Analytics as Risk Mitigation
Risk is a fundamental precept, and an inevitable part, of business. One way to minimize risk is through the use of analytics to provide knowledge of how to act and react across business lines. Recognizing patterns and trends, for example, allows an enterprise to optimize advertising and promotional expenditures, thus minimizing marketing fund waste. Monitoring insurance claim data in real-time can immediately flag erroneous information and detect fraudulent activity.
Knowing customer preferences minimizes the risk of releasing a product not well-received by customers. Rather, such knowledge stacks the deck in favor of products designed for customer needs. Conversely, analytics that predict adverse events (like natural disasters) allow business and government agencies to mitigate or prevent the risks associated with those events.
So where yesterday’s business intelligence (BI) initiatives provided more descriptive and diagnostic information, today’s big data analytics can provide predictive and prescriptive information that suggests likely outcomes and courses of action, respectively, based on trends and current data. The capacity to preempt a risk, rather than merely react to it, is invaluable.
“Risk comes from not knowing what you’re doing.”
 The benefits of advanced analytics is not limited to businesses. In high schools, for example, student-related information on grades, suspensions, and course-load difficulty, may help estimate dropout rates and predict post-secondary success.

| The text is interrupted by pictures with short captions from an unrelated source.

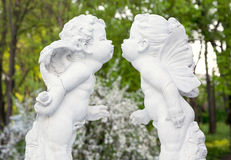 Figurines angels kissing Royalty Free Stock Photos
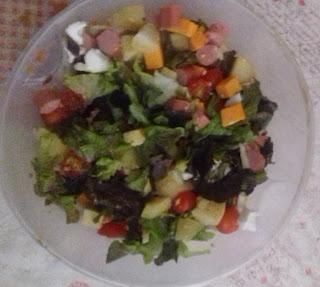 Voici la recette de salade composée salade, tomates cerises, pommes de terre, saucisses de Strasbourg, fromage et œufs du blog les recettes de Cindy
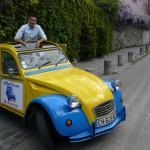 2CV Paris Tour - Visit Paris by 2CV! Eglantine the 2CV and her driver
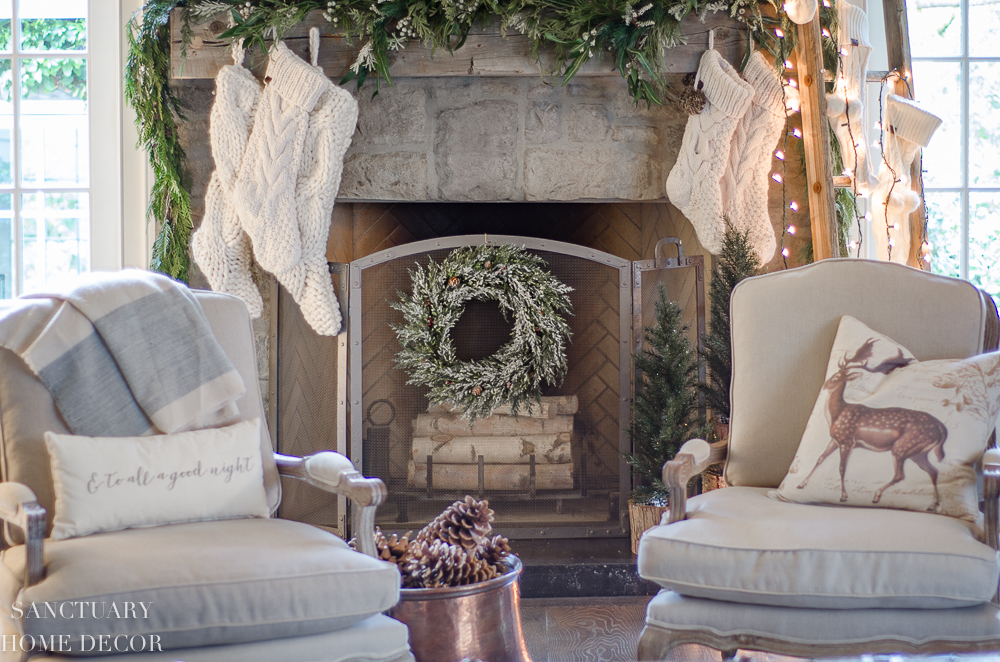 Christmas Decorating with Neutral Colors-7.jpg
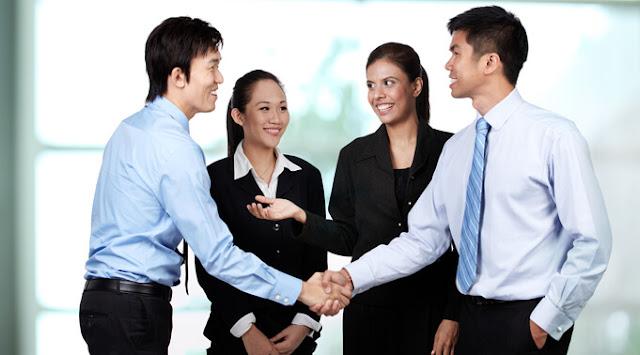 Ciptakan kesan Pertama Bekerja Menjadi Mempesona Dengan 2 Cara Ini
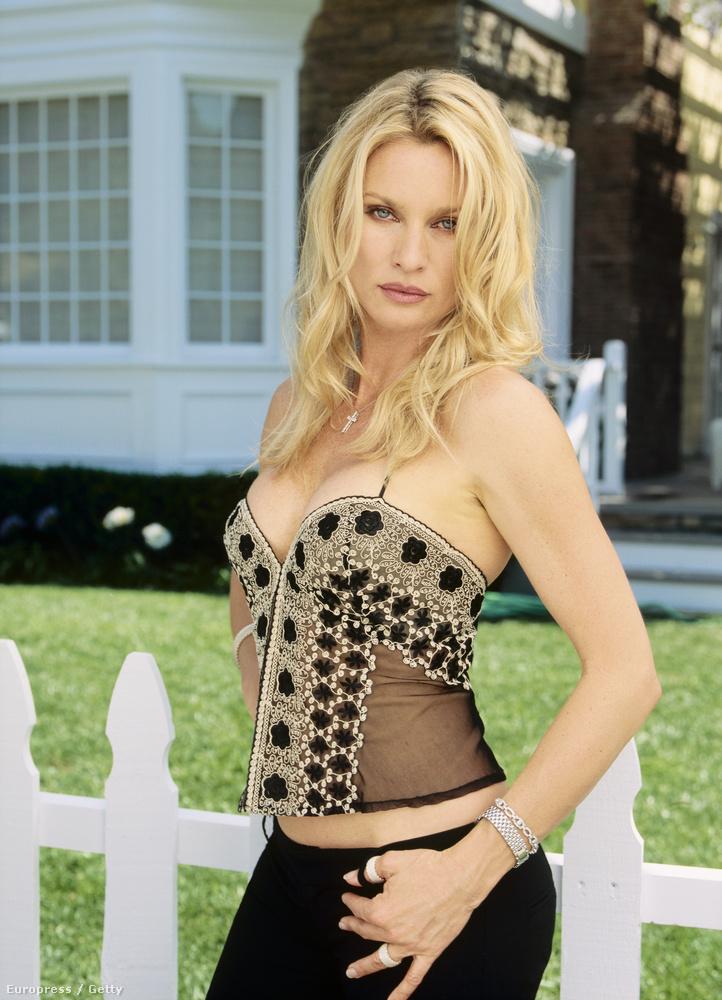 Nicollette Sheridan, aki számost egyéb érdeme mellett az Edie nevű amazont játszotta a Született feleségekben, idén lesz 52 éves.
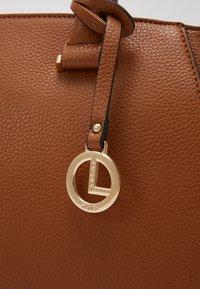 L.CREDI - FELICIA - Handbag - cognac - 2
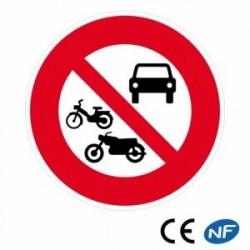 Panneau de circulation indiquant une interdiction à tousvéhicules à moteur (B7b)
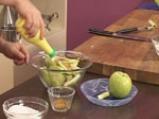 Ябълкова пита с орехи и стафиди 4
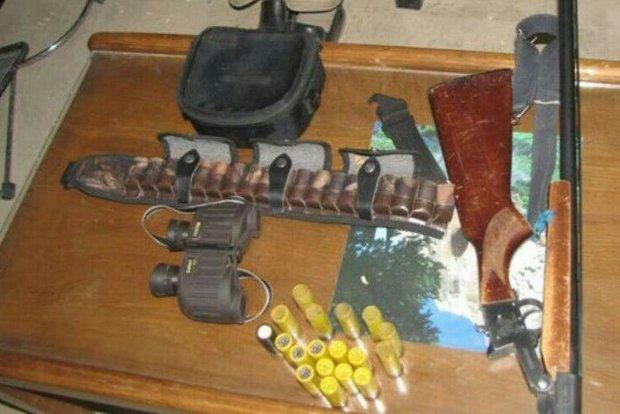 دستگیری ۳ شکارچی و کشف دو قبضه اسلحه غیرمجاز از آنها در خرمآباد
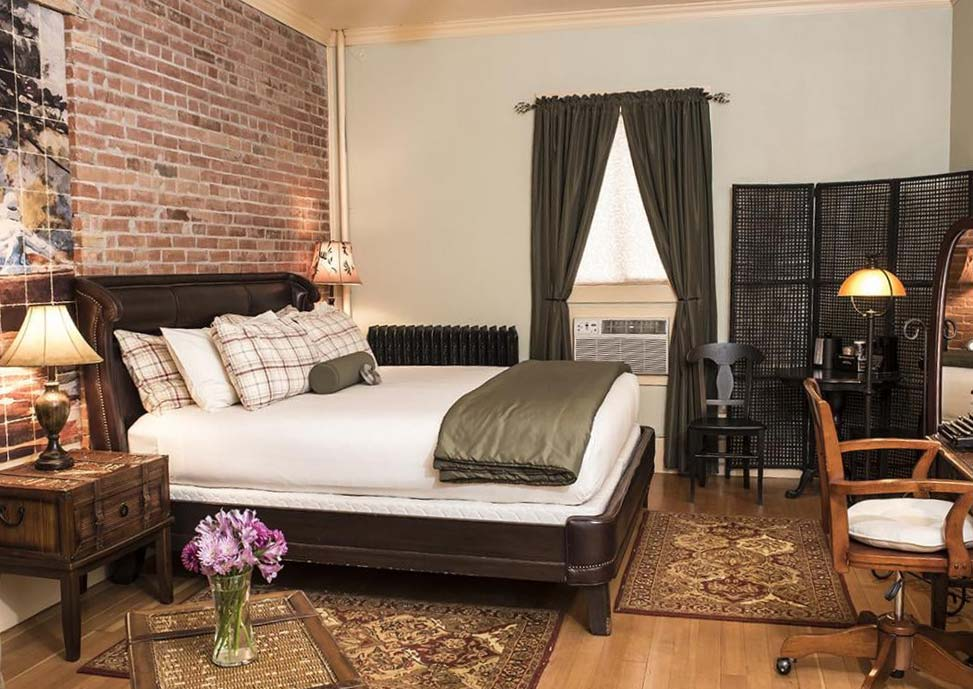 Ernest Hemingway suite at a boutique hotel in Cody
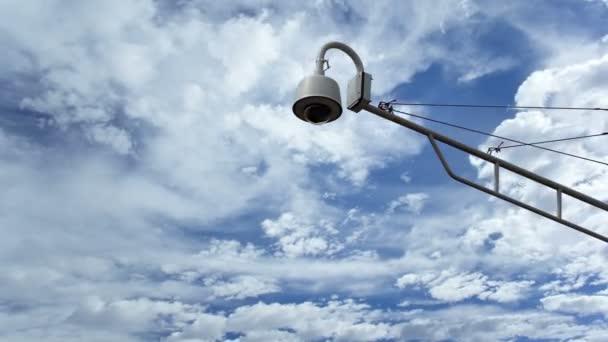 Kamery proti Timelapse mraky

Educators can use such data to develop personalized reports that improve teaching methods, provide parents with longitudinal evidence, and predict academic performance. Law enforcement can use analytics to predict and reduce crime in particular neighborhoods, and prevent acts of terrorism.
 Additional reading on analytics in the BFSI:
 From Michael Versace, Global Research Director at IDC Financial Insights on 17 June 2015 in the webinar “Analytics: The Core of Your Digital Strategy” … Opportunities for analytics (at the confluence of digital strategy and competition) in BFSI include disruptors like digital (non-branch) customers, avoiding scandals, and margin compression. About half the firms IDC polled in their 2015 FSI/IT Industry Research Organization survey were at least in a big data analytic pilot stage. Analytics ranked highest among their priorities vs. social media, mobility, cloud computing, and traditional IT.